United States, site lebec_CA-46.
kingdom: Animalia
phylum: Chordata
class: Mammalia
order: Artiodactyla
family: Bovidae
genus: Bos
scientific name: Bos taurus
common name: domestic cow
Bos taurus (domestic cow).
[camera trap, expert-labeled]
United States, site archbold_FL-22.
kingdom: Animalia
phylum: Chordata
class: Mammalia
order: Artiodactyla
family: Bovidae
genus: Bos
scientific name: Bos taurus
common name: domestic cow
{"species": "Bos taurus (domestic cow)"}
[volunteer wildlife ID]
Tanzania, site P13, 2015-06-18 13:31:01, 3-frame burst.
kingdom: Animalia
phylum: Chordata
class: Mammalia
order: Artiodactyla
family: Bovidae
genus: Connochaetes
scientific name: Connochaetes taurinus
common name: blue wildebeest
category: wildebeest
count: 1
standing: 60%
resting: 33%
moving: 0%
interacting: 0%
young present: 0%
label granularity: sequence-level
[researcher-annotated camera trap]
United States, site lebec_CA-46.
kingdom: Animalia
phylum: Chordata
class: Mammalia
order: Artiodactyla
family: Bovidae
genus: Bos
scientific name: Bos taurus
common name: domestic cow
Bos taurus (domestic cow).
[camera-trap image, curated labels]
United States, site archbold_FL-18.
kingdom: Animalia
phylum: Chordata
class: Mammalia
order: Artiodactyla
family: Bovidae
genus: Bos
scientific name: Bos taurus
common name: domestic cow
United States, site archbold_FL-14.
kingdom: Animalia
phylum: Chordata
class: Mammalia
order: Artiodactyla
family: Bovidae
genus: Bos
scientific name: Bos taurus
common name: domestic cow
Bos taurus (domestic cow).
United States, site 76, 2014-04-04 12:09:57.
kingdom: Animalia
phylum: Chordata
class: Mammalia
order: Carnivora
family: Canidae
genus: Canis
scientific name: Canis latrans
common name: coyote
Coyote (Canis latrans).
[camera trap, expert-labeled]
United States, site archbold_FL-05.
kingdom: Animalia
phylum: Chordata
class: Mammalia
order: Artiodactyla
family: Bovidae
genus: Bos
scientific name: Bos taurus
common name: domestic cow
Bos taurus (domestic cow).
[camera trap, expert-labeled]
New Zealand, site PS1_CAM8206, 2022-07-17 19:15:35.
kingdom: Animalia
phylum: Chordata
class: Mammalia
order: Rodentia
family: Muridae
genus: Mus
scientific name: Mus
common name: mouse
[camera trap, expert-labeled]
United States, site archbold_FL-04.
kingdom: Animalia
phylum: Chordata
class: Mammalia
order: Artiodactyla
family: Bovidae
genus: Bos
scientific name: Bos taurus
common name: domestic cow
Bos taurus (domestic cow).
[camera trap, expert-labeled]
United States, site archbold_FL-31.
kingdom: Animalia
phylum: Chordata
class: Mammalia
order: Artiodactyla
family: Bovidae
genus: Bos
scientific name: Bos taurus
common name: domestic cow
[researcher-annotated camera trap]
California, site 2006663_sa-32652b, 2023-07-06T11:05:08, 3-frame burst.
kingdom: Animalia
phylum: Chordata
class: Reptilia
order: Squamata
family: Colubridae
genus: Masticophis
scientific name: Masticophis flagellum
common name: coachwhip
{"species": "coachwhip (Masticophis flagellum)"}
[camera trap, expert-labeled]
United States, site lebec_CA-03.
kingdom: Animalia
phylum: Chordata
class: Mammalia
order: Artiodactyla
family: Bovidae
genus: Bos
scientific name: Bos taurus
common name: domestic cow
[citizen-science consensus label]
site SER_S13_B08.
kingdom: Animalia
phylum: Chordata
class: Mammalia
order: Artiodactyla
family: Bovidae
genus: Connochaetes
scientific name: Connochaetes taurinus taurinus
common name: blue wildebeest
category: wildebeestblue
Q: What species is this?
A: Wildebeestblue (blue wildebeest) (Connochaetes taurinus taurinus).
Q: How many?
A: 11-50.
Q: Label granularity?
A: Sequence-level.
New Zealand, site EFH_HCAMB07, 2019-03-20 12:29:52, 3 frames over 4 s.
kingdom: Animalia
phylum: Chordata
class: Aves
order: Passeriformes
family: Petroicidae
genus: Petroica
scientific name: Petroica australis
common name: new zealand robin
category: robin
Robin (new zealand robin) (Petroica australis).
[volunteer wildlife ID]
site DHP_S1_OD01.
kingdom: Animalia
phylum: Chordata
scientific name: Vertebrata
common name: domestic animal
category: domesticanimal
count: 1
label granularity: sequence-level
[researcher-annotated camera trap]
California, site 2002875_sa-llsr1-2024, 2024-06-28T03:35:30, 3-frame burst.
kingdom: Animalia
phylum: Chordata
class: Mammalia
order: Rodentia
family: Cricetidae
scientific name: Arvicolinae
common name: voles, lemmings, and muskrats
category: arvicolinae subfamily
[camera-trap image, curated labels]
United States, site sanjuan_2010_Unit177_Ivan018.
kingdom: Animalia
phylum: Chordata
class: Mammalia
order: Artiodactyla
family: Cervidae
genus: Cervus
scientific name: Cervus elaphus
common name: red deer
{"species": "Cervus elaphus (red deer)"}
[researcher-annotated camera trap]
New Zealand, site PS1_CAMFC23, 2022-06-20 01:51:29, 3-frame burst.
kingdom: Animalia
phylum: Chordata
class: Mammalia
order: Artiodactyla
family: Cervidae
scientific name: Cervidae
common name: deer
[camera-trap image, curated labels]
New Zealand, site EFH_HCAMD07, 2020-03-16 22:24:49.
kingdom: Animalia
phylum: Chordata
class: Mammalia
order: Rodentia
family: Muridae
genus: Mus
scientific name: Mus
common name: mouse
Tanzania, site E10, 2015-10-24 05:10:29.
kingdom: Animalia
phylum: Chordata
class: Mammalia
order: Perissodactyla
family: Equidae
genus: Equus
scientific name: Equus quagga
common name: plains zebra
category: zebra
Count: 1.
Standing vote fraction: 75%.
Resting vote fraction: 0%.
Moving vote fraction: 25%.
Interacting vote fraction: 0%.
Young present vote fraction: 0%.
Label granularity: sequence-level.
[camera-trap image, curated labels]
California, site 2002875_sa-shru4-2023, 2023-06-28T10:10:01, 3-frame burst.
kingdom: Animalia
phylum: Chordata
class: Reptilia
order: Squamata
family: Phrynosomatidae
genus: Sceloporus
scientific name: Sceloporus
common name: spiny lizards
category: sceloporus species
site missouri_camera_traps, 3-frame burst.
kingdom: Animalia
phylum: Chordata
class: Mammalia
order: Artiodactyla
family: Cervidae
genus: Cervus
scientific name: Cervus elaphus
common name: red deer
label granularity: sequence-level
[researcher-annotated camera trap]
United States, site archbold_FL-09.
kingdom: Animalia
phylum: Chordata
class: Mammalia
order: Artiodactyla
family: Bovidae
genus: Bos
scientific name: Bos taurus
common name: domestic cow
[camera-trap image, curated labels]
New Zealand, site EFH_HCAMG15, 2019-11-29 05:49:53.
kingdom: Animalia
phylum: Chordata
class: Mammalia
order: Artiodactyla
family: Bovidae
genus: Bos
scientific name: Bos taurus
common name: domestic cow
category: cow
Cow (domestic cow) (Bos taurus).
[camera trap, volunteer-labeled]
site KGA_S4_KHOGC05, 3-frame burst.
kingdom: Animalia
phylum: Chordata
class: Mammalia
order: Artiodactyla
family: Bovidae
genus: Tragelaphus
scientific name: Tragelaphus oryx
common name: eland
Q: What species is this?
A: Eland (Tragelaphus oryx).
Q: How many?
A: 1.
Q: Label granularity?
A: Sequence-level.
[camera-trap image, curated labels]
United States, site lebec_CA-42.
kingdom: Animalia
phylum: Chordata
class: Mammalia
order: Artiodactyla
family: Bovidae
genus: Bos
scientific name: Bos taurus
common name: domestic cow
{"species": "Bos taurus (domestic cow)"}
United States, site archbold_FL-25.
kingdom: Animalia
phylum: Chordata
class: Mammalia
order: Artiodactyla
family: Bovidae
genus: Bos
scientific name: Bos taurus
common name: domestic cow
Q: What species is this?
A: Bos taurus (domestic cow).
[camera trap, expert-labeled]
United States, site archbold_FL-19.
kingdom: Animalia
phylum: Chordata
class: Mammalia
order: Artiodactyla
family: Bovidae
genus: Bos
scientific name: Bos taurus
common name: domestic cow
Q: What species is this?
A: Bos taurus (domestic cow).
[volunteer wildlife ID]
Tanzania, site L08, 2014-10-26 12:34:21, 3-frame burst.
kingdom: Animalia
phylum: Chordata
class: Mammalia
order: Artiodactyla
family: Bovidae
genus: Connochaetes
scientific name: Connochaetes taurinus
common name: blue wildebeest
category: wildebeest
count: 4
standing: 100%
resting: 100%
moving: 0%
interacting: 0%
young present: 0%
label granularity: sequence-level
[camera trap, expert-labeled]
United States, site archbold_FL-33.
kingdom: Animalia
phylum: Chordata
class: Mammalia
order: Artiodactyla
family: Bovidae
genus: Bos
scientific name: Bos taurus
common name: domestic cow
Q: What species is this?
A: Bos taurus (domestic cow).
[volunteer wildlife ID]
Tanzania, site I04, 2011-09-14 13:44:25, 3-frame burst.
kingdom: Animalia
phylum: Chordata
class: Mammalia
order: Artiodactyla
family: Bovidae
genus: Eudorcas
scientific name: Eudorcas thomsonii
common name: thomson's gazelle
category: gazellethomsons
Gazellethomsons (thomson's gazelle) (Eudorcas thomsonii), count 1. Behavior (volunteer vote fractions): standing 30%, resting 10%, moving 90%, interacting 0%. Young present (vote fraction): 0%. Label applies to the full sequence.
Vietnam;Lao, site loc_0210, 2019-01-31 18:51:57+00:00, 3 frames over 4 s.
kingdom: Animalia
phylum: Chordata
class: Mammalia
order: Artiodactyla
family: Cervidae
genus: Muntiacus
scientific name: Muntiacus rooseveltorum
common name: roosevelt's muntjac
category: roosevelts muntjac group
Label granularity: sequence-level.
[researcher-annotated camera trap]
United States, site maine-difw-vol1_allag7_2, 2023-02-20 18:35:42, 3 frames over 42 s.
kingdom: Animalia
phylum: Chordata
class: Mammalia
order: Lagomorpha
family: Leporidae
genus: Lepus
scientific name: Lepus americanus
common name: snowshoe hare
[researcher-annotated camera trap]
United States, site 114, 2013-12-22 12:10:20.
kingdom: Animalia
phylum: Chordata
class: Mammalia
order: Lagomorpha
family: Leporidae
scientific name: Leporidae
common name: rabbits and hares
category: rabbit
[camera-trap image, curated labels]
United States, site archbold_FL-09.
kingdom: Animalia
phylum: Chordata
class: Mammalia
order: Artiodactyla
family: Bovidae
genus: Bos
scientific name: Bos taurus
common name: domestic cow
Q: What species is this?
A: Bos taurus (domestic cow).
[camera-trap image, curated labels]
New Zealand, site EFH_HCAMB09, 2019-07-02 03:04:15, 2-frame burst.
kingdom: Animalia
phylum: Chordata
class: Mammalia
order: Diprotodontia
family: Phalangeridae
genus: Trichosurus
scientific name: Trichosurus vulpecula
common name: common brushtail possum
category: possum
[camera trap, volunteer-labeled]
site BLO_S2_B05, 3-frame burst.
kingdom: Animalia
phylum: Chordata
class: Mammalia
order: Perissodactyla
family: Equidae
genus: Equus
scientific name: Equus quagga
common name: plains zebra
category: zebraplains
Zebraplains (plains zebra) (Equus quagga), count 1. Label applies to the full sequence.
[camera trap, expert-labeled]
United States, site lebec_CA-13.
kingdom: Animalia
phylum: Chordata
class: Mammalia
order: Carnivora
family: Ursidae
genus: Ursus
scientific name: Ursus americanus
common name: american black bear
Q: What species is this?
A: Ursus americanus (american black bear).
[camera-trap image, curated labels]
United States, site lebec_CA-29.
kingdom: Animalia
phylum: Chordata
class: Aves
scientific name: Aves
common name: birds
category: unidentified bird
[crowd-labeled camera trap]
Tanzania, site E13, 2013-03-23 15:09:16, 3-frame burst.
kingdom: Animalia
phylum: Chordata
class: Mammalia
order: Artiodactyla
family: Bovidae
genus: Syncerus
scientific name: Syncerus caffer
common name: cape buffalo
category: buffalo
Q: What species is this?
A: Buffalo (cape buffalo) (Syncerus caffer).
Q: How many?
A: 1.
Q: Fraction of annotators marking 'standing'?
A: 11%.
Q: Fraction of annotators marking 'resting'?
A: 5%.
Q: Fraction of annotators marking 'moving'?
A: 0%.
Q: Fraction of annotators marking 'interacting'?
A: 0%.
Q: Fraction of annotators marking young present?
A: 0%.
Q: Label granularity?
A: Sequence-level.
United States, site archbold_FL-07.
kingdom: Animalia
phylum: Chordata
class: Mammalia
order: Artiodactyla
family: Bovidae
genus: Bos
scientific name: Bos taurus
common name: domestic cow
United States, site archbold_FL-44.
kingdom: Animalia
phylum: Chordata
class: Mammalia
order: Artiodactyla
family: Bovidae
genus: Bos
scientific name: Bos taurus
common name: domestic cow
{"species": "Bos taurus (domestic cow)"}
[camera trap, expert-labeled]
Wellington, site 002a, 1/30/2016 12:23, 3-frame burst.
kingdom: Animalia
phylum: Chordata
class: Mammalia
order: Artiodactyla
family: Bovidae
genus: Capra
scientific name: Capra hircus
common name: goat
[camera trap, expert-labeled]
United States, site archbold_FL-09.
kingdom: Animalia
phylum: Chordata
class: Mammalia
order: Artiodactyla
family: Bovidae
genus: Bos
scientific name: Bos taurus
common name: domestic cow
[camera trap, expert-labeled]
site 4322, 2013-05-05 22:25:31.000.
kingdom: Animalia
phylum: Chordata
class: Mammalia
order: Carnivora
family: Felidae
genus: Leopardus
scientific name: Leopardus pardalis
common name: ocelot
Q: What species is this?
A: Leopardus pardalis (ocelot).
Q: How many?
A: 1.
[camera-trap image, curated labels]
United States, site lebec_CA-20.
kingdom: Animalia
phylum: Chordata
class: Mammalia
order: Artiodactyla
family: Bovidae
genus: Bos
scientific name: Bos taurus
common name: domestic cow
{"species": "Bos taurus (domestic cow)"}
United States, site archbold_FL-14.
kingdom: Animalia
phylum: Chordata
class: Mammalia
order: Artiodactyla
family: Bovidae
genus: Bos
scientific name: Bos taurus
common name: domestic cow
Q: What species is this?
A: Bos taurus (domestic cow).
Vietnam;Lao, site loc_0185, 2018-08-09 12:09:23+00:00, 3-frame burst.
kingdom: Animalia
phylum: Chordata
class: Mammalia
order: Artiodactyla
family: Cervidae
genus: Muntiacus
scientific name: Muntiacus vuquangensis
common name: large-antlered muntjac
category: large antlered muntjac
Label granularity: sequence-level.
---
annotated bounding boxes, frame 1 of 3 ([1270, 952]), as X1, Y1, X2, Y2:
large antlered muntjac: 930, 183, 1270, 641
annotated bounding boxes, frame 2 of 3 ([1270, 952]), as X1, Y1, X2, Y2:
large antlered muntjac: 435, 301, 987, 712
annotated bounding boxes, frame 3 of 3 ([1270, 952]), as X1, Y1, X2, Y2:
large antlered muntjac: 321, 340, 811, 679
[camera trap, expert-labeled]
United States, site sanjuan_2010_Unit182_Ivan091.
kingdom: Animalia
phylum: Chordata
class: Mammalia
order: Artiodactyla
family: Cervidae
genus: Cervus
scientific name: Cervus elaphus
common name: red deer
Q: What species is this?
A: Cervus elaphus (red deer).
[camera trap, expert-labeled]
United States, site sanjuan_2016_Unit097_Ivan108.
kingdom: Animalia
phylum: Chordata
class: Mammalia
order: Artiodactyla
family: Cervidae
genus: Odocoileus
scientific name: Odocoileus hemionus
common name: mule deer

**Try it:** Copy every line of the listing where the word "marking" appears.

**Answer below:**
Q: Fraction of annotators marking 'standing'?
Q: Fraction of annotators marking 'resting'?
Q: Fraction of annotators marking 'moving'?
Q: Fraction of annotators marking 'interacting'?
Q: Fraction of annotators marking young present?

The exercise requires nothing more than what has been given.